Generates the canonical on-disk filename for an empirical-Bayes (EB) golden RDS artifact belonging to Sub-phase 8.6.C. The path tag ("A" or "B") is embedded in the basename so that 8.6.C artifacts do not collide on disk with the parallel 8.6.B namespace produced by .gdpar_golden_eb_rds_name.

Arguments

Argument Type Meaning
family character (scalar) Canonical distribution family name, e.g. "gaussian", "beta", "het_gauss_beta_K2".
path character (scalar) Modeling path tag, expected to be "A" or "B". Inserted verbatim after path in the format string.
regime character (scalar) Regime/filename suffix, e.g. "polyP2", "bsplineP2", "K2", "polyP2_guard".

Mathematics

The filename is produced by the format string

$$ \texttt{filename} = \texttt{sprintf}!\left(\texttt{"golden_eb_%s_path%s_%s.rds"},; \textit{family},; \textit{path},; \textit{regime}\right) $$

yielding, for example, golden_eb_gaussian_pathA_polyP2.rds or golden_eb_het_gauss_beta_K2_pathB_K2.rds.

Returns

A length-1 character string — the canonical RDS filename (basename only, no directory prefix).

Notes

  • No validation of family, path, or regime is performed; any string is substituted verbatim.
  • The function is @keywords internal and @noRd; it is not exported and not documented in the user-facing manual.
  • Because the path tag is embedded, two configurations sharing the same (family, regime) but different paths (e.g. a hypothetical gaussian/polyP2 under Path A vs. Path C) produce distinct filenames.
  • The extension is always .rds.

.gdpar_golden_roster_8_6_D()

Purpose

Factory that returns the canonical roster for Sub-phase 8.6.D, covering Path C — models with $K &gt; 1$ and $p &gt; 1$ simultaneously (the "both greater than one" frontier). Per the roxygen documentation, this sub-phase encodes decisions D36 ($\alpha$), D37 (Session 13a, item (i)), D38'' (item (h)), D39, D40', D41 (Session 13b), and D43 (Session 13c, item (a)).

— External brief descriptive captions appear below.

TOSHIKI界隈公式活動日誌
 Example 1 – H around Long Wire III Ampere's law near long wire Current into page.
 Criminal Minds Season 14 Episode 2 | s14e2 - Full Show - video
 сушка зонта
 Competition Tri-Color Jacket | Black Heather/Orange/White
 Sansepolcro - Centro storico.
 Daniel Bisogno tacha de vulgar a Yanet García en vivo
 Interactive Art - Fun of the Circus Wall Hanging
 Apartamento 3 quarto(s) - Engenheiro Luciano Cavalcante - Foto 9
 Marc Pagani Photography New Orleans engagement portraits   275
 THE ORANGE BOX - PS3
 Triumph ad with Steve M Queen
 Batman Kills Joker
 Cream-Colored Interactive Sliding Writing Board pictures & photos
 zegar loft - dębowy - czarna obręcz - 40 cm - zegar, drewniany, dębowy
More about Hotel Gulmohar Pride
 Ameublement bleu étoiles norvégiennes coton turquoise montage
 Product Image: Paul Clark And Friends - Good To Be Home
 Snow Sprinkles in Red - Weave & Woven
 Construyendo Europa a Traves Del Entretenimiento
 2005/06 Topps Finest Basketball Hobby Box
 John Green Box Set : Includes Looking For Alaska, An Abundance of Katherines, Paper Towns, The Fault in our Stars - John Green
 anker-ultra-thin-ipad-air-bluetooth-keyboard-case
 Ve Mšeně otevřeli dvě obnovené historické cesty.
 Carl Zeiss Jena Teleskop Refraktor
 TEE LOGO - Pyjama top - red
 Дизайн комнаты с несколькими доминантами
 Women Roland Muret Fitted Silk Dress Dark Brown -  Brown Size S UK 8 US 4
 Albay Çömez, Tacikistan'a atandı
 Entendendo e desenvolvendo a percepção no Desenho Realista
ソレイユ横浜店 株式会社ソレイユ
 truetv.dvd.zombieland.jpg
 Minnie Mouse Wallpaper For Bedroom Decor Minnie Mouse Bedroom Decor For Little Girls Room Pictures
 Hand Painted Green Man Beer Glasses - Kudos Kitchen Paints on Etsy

The initial iteration covers stan_id ∈ {1, 3} (Gaussian and NB2) at $K = 2$ crossed with $p ∈ \{2, 3\}$, yielding 4 fitable configurations. An additional 4 guard entries document the deferred status of Beta, Gamma, Student-t, and ZIP at $p = 2$ under decision D40', with the explicit numerical caveat of "opening Section 6.1."

Arguments

None.

Returns

A list of length 8, each element a named list with fields family, regime, status, path, K, p, guard_class, and rationale (same schema as .gdpar_golden_roster_8_6_C). All entries have path = "C".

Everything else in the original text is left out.